Reading Time: 6 minutes

One of the first things you learn about when you look into building an audience is the existence of growth hacks. You’ll have a hard time finding a Twitter guide that doesn’t mention the concept as a quick and easy way to grow your following.

This is a problem.

It’s not an issue because they don’t work, because they usually do. It’s a problem because implementing growth hacks in your audience-building strategy leads to unforeseen and often disastrous consequences.

Let’s look at what growth hacks are, why they are dangerous, and what you can do about them.

Problems with Growth Hacks

“Growth hacks” is a term that means many things to many people. At its best, it means a way to quickly increase an audience’s size and connectedness. At its worst, it’s about getting as many people as possible to engage with your product, no matter the consequences.

What all growth hacks have in common is the focus on speed. Everyone wants to build an audience quickly. If it can’t be done in seven days, it’s a waste of time. We’re all busy building our businesses and refining our products, so growing our audience needs to happen as quickly as possible, best with little to no effort.

Experience this article as a podcast, a YouTube show, or as a newsletter:

This intense short-term focus presents a danger that most people looking for ways to grow their audience often overlook. Genuine connection with your prospective customers happens over an extensive period of time. Any marketing graduate will tell you about the marketing rule of seven, where customers only buy after encountering your brand seven times. Why, then, do we want to “hack” this to happen much faster instead of focusing on establishing meaningful long-term relationships?

And since we’re talking about “hacks:” what separates a hack from a tactic is its focus on what’s in it for you, and you alone. Where many traditional growth marketing approaches focus —rightfully— on creating something valuable for your potential customers, growth hacks border on —or often are— manipulation. If you run a giveaway where every entrant has to follow you and retweet your tweet, anyone participating lowers their own chance of winning by sharing your message. Ultimately, the only true beneficiary is you, and every person who helped you (excluding the winner) gets nothing.

Hacks like this aren’t valuable: they’re selfish. And this kind of behavior resonates very negatively with any community. After a few attempts of “growth hacking” your way to an audience, you will find that the people you actually wanted to reach have turned their backs on you.

And then there are growth hacks that look like something genuine on the surface. Plenty of growth hack enthusiasts will tell you to make things feel legit. The web3 industry suffers from many seemingly genuine projects that leave trusting participants scammed, cheated, and disappointed. They even coined the term “rug pull” for this kind of behavior because it has become commonplace.

Don’t get me wrong; there are legitimate ways of encouraging people to join your following.

Growth strategies have been at the core of building an impactful social media presence and customer base for decades.

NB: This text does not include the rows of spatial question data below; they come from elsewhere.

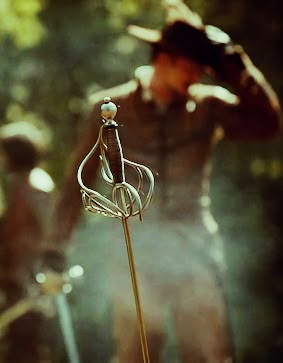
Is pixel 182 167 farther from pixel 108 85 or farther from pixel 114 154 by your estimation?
pixel 114 154

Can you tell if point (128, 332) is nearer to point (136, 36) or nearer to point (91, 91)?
point (91, 91)

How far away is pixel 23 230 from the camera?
1.68 metres

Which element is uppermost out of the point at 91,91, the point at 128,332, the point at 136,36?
the point at 136,36

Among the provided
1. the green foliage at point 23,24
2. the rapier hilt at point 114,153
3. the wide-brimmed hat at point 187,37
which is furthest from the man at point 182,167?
the rapier hilt at point 114,153

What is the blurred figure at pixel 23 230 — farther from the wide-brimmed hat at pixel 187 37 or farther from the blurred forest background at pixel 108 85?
the wide-brimmed hat at pixel 187 37

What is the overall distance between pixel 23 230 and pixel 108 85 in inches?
14.7

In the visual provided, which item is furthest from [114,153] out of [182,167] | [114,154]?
[182,167]

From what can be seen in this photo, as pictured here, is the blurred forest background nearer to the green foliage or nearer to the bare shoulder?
the green foliage

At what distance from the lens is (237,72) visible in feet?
5.61

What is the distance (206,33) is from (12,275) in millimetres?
689

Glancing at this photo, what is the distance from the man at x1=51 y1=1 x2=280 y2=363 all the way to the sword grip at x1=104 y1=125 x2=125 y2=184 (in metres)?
0.66

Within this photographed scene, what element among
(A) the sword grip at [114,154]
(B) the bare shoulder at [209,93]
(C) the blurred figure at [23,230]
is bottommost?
(C) the blurred figure at [23,230]

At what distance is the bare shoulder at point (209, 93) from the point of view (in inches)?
66.7

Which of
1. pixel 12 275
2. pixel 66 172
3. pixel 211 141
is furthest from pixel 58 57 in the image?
pixel 12 275
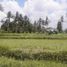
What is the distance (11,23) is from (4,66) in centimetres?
6835

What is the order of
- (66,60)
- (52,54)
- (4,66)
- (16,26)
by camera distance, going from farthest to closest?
(16,26) → (52,54) → (66,60) → (4,66)

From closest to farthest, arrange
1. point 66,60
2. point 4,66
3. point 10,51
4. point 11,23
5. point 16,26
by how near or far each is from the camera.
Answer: point 4,66, point 66,60, point 10,51, point 16,26, point 11,23

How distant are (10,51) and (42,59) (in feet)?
12.5

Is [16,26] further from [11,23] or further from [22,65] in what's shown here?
[22,65]

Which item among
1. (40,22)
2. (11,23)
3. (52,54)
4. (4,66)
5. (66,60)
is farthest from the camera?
(40,22)

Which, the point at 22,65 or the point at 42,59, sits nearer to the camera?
the point at 22,65

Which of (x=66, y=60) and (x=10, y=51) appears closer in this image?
(x=66, y=60)

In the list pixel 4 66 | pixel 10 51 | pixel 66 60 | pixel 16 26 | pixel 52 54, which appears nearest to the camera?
pixel 4 66

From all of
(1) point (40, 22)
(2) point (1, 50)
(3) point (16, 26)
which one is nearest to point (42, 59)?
(2) point (1, 50)

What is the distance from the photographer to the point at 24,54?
1930cm

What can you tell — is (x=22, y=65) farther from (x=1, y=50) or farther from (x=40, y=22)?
(x=40, y=22)

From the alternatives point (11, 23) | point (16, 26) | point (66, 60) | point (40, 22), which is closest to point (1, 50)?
point (66, 60)

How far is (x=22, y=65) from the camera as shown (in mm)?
14648

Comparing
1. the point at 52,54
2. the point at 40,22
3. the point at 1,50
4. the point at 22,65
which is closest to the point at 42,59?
the point at 52,54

If you give your prospects something they need, they will stay with you for a long time. Growth tactics? Feel free to experiment with them to see how you can most effectively find new prospects and empower their lives.

But stay away from growth hacks. People will recognize them for what they are, and their behavior towards you will reflect how they feel.

Trust is slowly built and quickly lost. So don’t waste your time by wasting someone else’s.

Hacks You shouldn’t attempt and why.

Let’s talk about a few growth hacks that look tempting on the surface but often cause more harm than good.

The Giveaway

Most giveaways are very one-sided: you’re encouraged to follow and engage, and only if you win the giveaway, you’ll get something. Anyone else effectively wasted their time participating. Generally, that leaves a bad taste with your followers for two reasons: new followers who came through the giveaway will never forget that their first interaction with you was a lopsided one where they gave you something, and you didn’t return the favor. Your long-time followers will look at the giveaway and sense desperation: why would you need to lure people with the chance to win something? Aren’t you interesting enough all by yourself anymore? Did you lose your edge?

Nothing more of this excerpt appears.